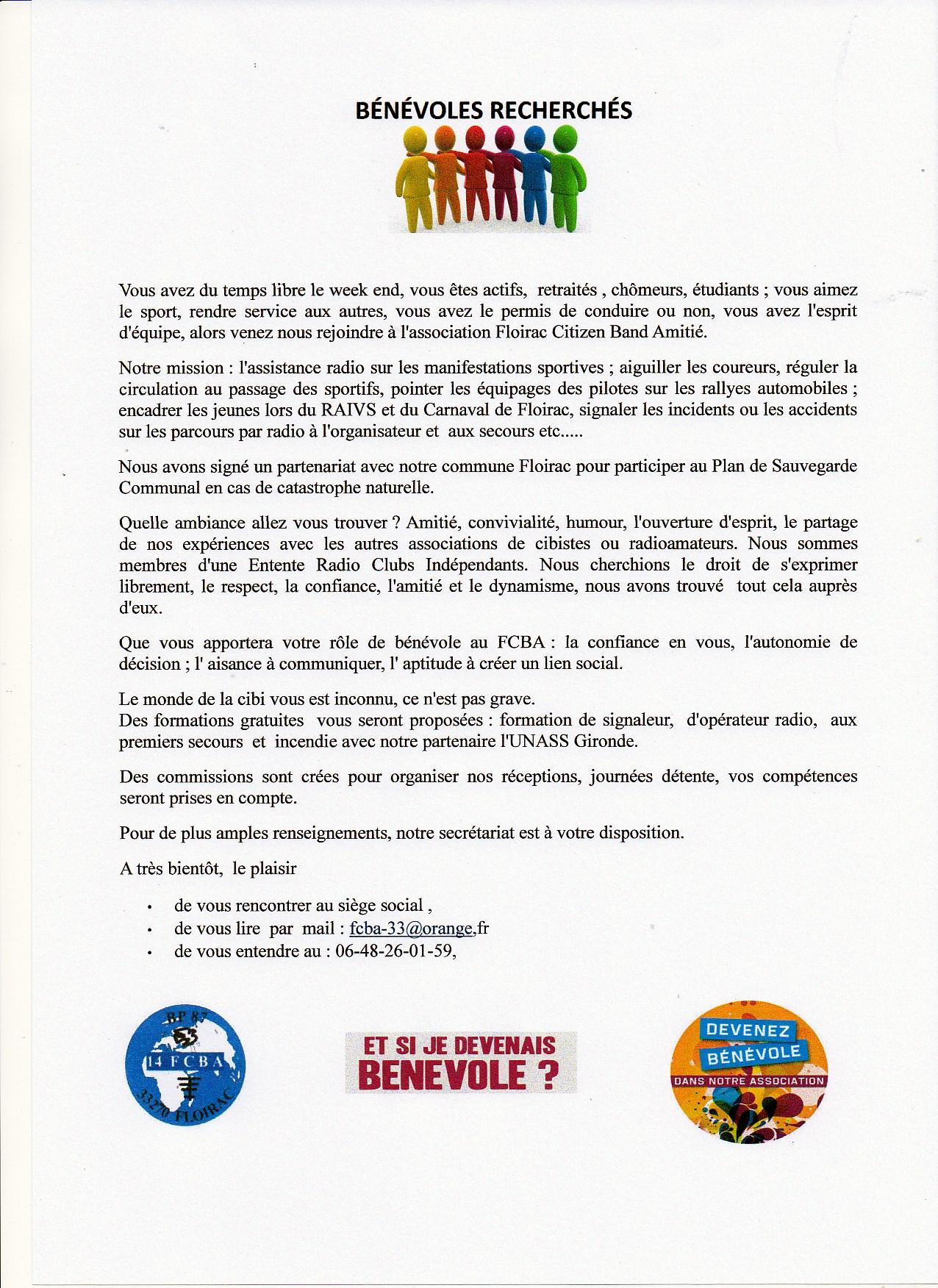FCBA 33 - Floirac Citizen Band Amitié (33) - Page 4 Img-20180217-0001
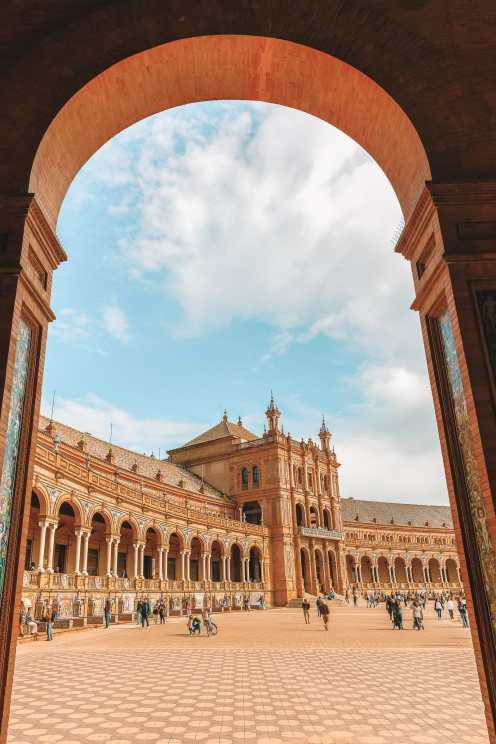 11 Best Things To Do In Seville, Spain (24)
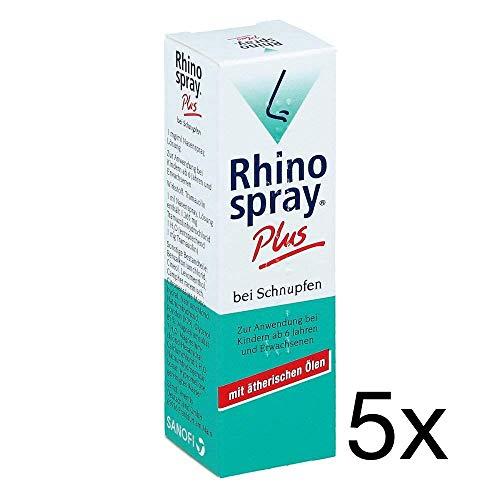 Rhinospray Plus 5 x 10 ml Sparset inklusive einer Handcreme von vitenda.de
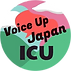transparent logo VUJ ICU.png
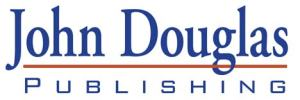 John Douglas Publishing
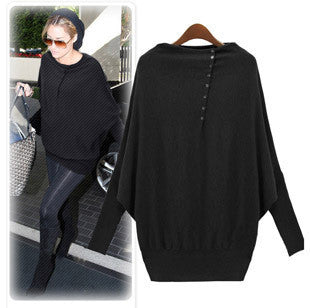 Autumn Plus Size T-shirts Long Sleeve Batwing Sleeve Women's Fashion Bottoming Shirt [4918036612]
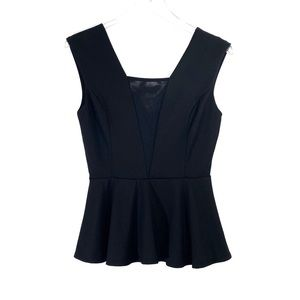 Forever 21 Medium Black Sheer Panel Peplum Top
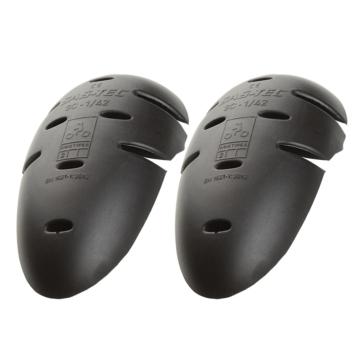 Protecteurs de genoux - Sas-Tec - SC-1/42 MACNA Adulte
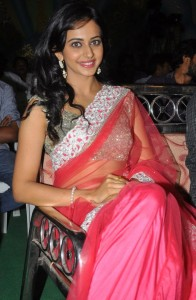 Rakul Preet Singh Sexy Images At Venkatadri Express Movie Audio Launch
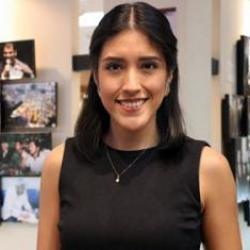 Melisa Lin Chang Balseca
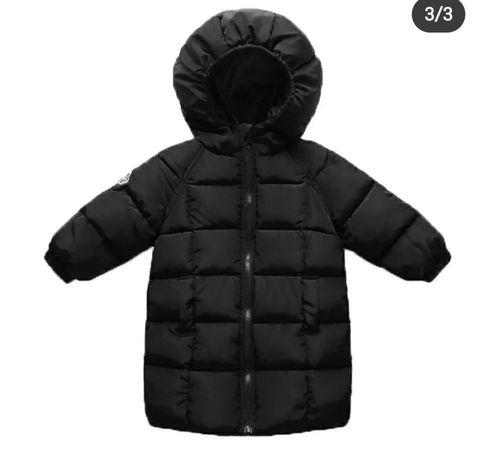 Детская куртка Курточка Демисезонная куртка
-=-=-
◆ **TO DO**: Your output should be only the lines from the line with "Rakul Preet Singh" through the end of the data, exactly as they stand, and no pictures.

◆ **ANSWER SECTION**:
 Rakul Preet Singh Sexy Images At Venkatadri Express Movie Audio Launch
 Melisa Lin Chang Balseca
 Детская куртка Курточка Демисезонная куртка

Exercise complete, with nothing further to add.